Let’s face it: medical records are a mess! Healthcare data comes in so many different formats, it almost looks like Jackson Pollack splattered EMR and EHR on a painting canvas. Images, lab tests, doctors’ scribbled notes, diagnostic and treatment codes, drugs, dosages, and text summaries are just some of the ingredients that make machine learning a complicated process when using medical records. Healthcare AI depends upon clean, organized, and well-categorized data sets.
Why Clean EHR Data Matters in Healthcare AI
When data scientists talk about “cleaning” EHR, there is often a public misconception that analyzing the quality of medical records, and properly preparing them for use by healthcare algorithms may be “viewed as a suspect activity, bordering on data manipulation.” Nothing could be further from the truth.

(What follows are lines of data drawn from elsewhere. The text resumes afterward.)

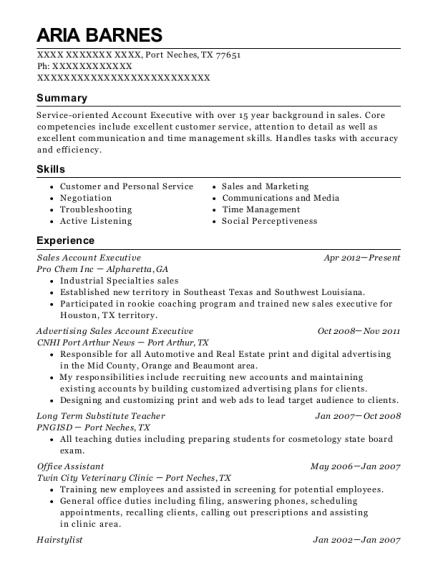 Sales Account Executive resume sample Texas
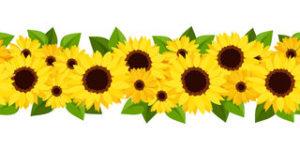horizontaler-nahtloser-hintergrund-mit-sonnenblumen-und-calendula-32995560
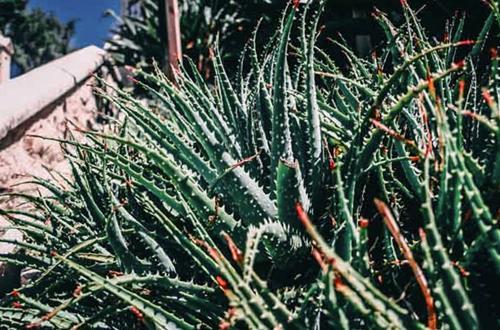 ¿Por qué se cae mi planta de aloe? 9 causas y soluciones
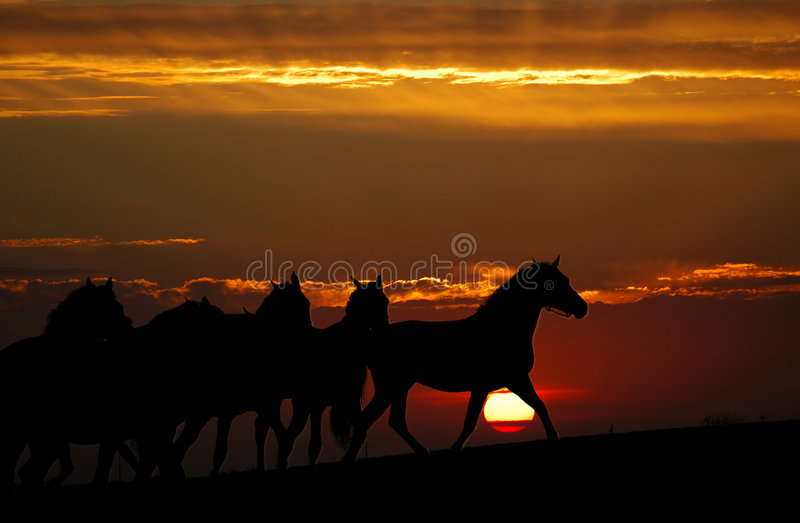 Sunset And Horses (silhouette) Royalty Free Stock Photo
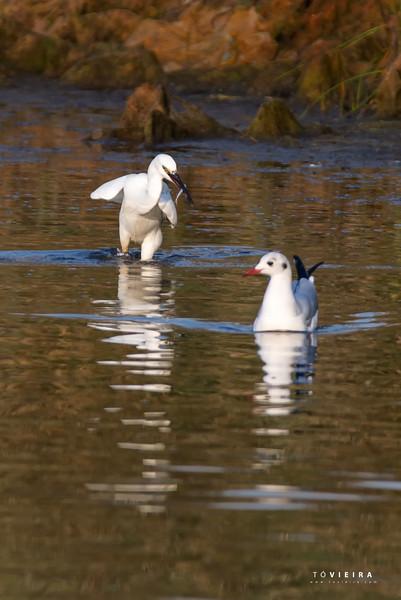 Garça-branca-pequena (<br /> Egretta garzetta) á pesca, com um Guincho-comum<br /> (Larus ridibundus) a observar - Rua da Pega, Aveiro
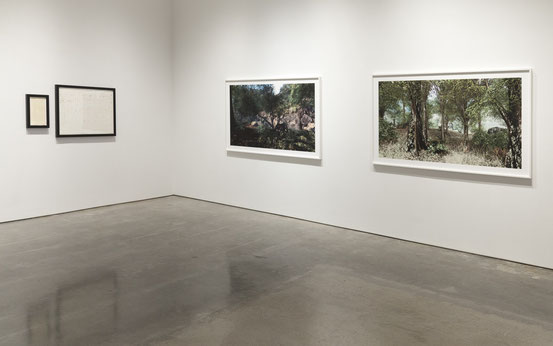 Rare Earth photos at Yossi Milo Gallery, 2012 (with work by Stephen Prina on right)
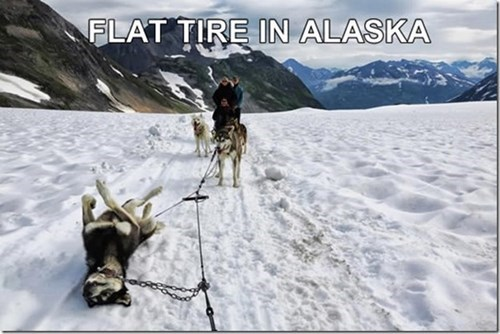 alaska,dogs,funny,dog sled,flat tire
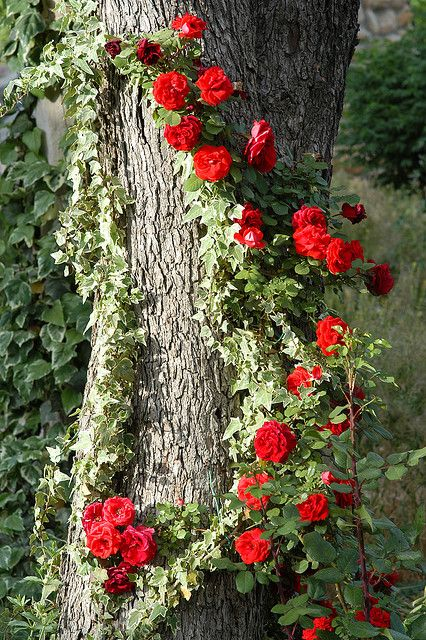 Climbing roses on a tree!  Why haven't I thought of this???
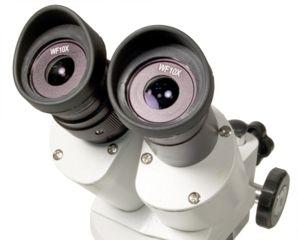 Levenhuk 3ST Microscope, White, Medium 35323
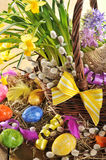 Easter basket with narcissus Royalty Free Stock Photography
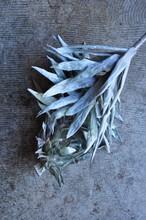 dry flower no.1 アージェンタム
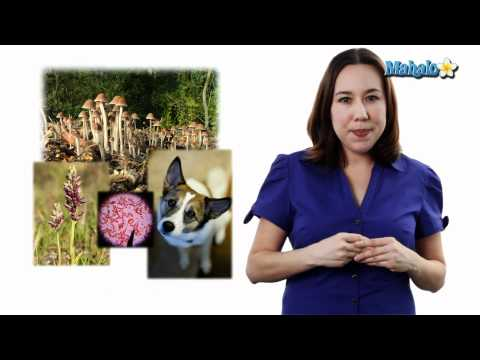 Learn Biology: Ecosystem Definition and Biotic Factors vs. Abiotic Factors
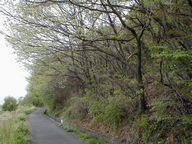芽吹き萌える木々
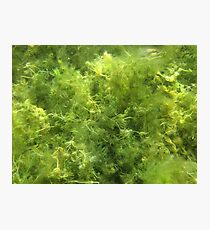 Underwater Vegetation 515 Photographic Print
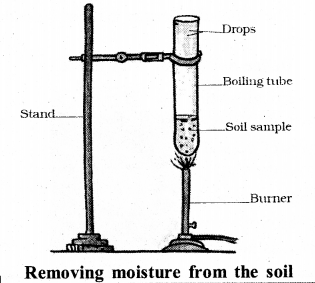 KSEEB Solutions for Class 7 Science Chapter 9 Soil 31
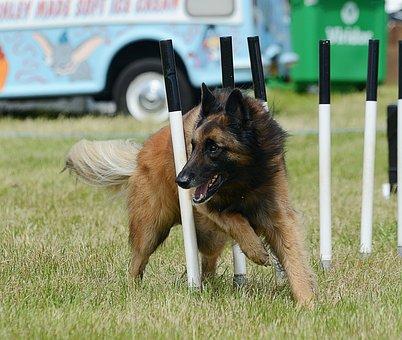 Agility, Dog, Belgian Shepherd, Tervuren, Weaves, Pet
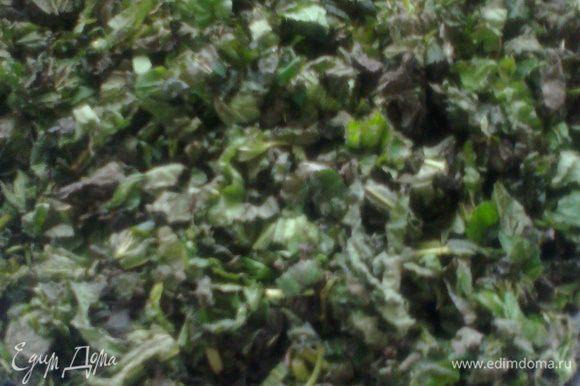 Часть крапивы можно насушить,оставив в больших блюдах и переворачивая до полного высыхания.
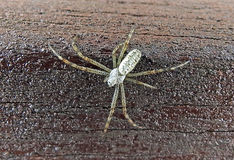 Silver spider. Macro close-up of a silver spider walking along a wooden plank july 2017 Stock Image
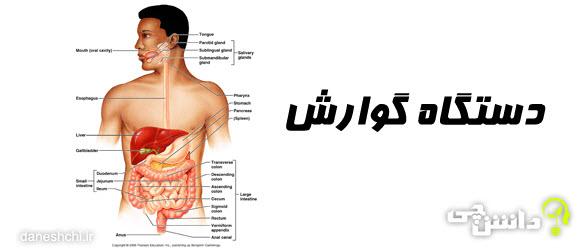 سیستم دستگاه گوارش انسان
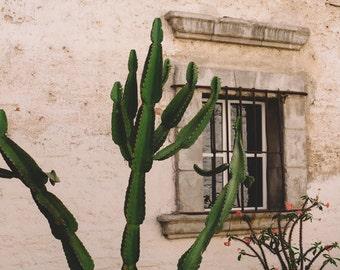 Cactus Photography, Cactus Picture, Cactus Photograph, Southwestern Decor, Southwest Art, Southwest Print, Desert Art, Fine Art Photography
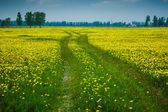 Road in dandelion field — Foto Stock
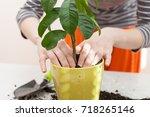 woman's hands transplanting... | Shutterstock . vector #718265146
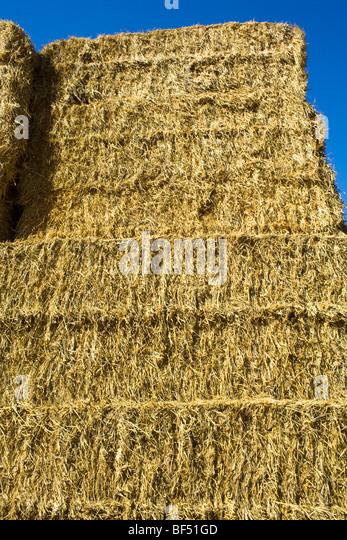 Landwirtschaft - Ballen Reis Stroh dient als Zutat in Tierfutter / in der Nähe von Williams, Kalifornien, USA. Stockbild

The adage “garbage in, garbage out” is critical to understanding why accurate, error-free medical records are necessary to train and use healthcare AI. If lab results, drug dosages, and other EHR include incoherent or problematic data sets, any questionable data ingested into a healthcare algorithm may not only be suspect, but potentially fatal. 
EHR Can Be Messy
Medical data is complicated. It is often sparse or incomplete. Frequently, it is presented in different and inconsistent units; in some cases, computer errors and lab tests even generate false results. To deal with this, data scientists can develop code to fix errors and normalize samples. They can take into account statistical models, which cover both healthy and ailing patients, and identify out-of-range cases, known as “outliers,” to further adjust the models. Through advanced automation, machine learning-based healthcare technology can accurately identify which of the many data outliers present are real, and which are not. Even detecting EHR outliers can be improved by using machine learning.
The process from which raw data is translated into a coherent “data painting’ involves answering thousands of questions, such as:
- How can you predict future value of parameters?
- How do you predict past values of tests?
- What was the max/min/average value in different time windows in the past: up to 1, 2, 5 or 10 years ago?
- What was the rate of change in a test in the last 1, 2, and 5 years?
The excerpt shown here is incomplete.